Exercises to complete:
1. In the Big Data text below, which two companies are said to have been keen to embrace cloud computing?
2. Please extract the passage of the Big Data text below between "In fairness to" and "Big Data model.", inclusive.
3. List every service that the Big Data text below says is already in a cloud for you.

======== Source

In more traditional databases (small herd), people will see and clean some data, but most raw Big Data is not even eyeballed because there is simply too much of it (large herd). The lack of quality has to be huge and/or concentrated to be seen in the volume of data.

Even worse, the data is often generated from automated machinery without any human intervention. Hopefully, the data generation is cleaning the data as it goes. But one of the rules of systemantics is that fail-safe systems fail by failing to fail safely (Gall, 1977).

In fairness to Big Data, you should not assume that “traditional data” has been following best practices either. I will argue that good data practices still apply, but that they have to be adapted to the Big Data model.

9.1 Objections to Big Data and the Cloud

“Nothing is more difficult than to introduce a new order, because the innovator has for enemies all those who have done well under the old conditions and lukewarm defenders in those who may do well under the new.” —Niccolo Machiavelli

Old Nick was right, as usual. As with any new IT meme, there are objections to it. The objections are usually valid. We have an investment in the old equipment and want to milk it for everything we can get out of it. But more than that, our mindset is comfortable with the old terms, old abstractions, and known procedures. The classic list of objections is outlined in the following sections.

9.1.1 Cloud Computing Is a Fad

Of course it is a fad! Everything in IT starts as a fad: structured programming, RDBMS, data warehouses, and so on. The trick is to filter the hype from the good parts. While Dilbert’s pointy-haired boss thinks that “If we accept Big Data into our servers, we will be saved from bankruptcy! Let us pay!,” you might want to be more rational.

If so, it is a very popular fad. Your online banking, Amazon purchases, social media, eBay, or email are already in a cloud for you. Apple and Google have been keen to embrace cloud computing, affirming the idea that this is a technology revolution with longevity. Cloud computing is a developing trend, not a passing trend.

9.1.2 Cloud Computing Is Not as Secure as In-house Data Servers

This is true for some shops. I did defense contract work in the Cold War era when we had lots of security in the hardware and the software. But very few of us have armed military personnel watching our disk drives. Most shops do not use encryption on everything. High security is a very different world.

But you have to develop protection tools on your side. Do not leave unencrypted data on the cloud, or on your in-house servers. When you leave it on your in-house servers, it can get hacked, too. Read about the T.J. Maxx scandal or whatever the “security breach du jour” happens to be. This will sound obvious, but do not put encryption keys in the cloud with the data it encrypts. Do not concentrate data in one site; put it in separate server locations. When one site is hacked, switch over to another site.

================
======== Dataset content

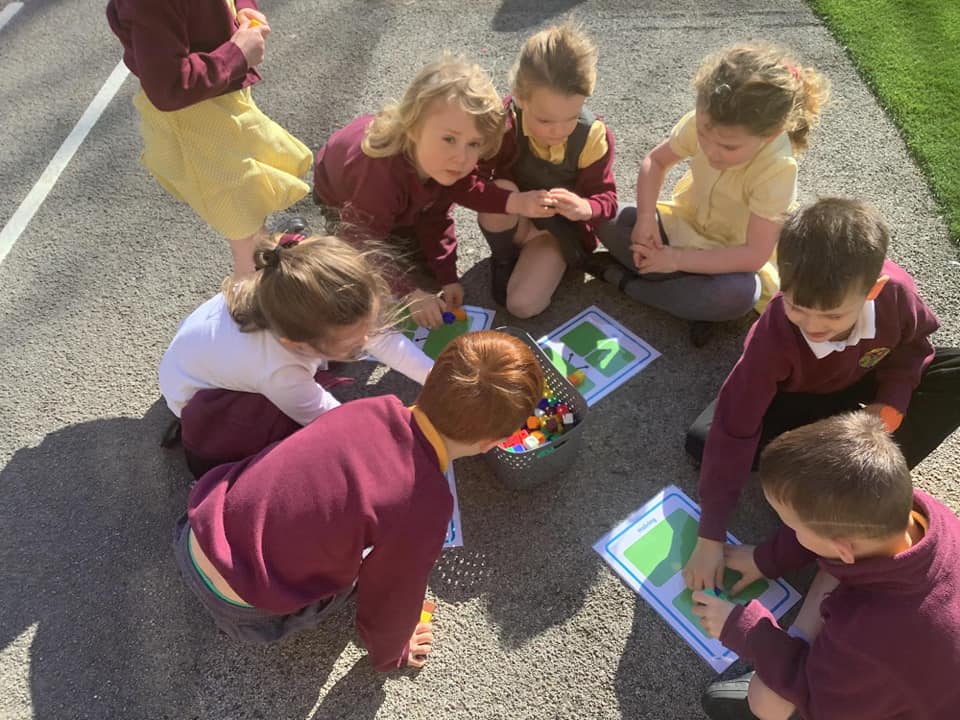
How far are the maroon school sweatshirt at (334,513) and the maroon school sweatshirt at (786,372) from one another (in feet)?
2.86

================

The solutions:
1. Apple and Google.

2.
In fairness to Big Data, you should not assume that “traditional data” has been following best practices either. I will argue that good data practices still apply, but that they have to be adapted to the Big Data model.

3. Online banking, Amazon purchases, social media, eBay, and email.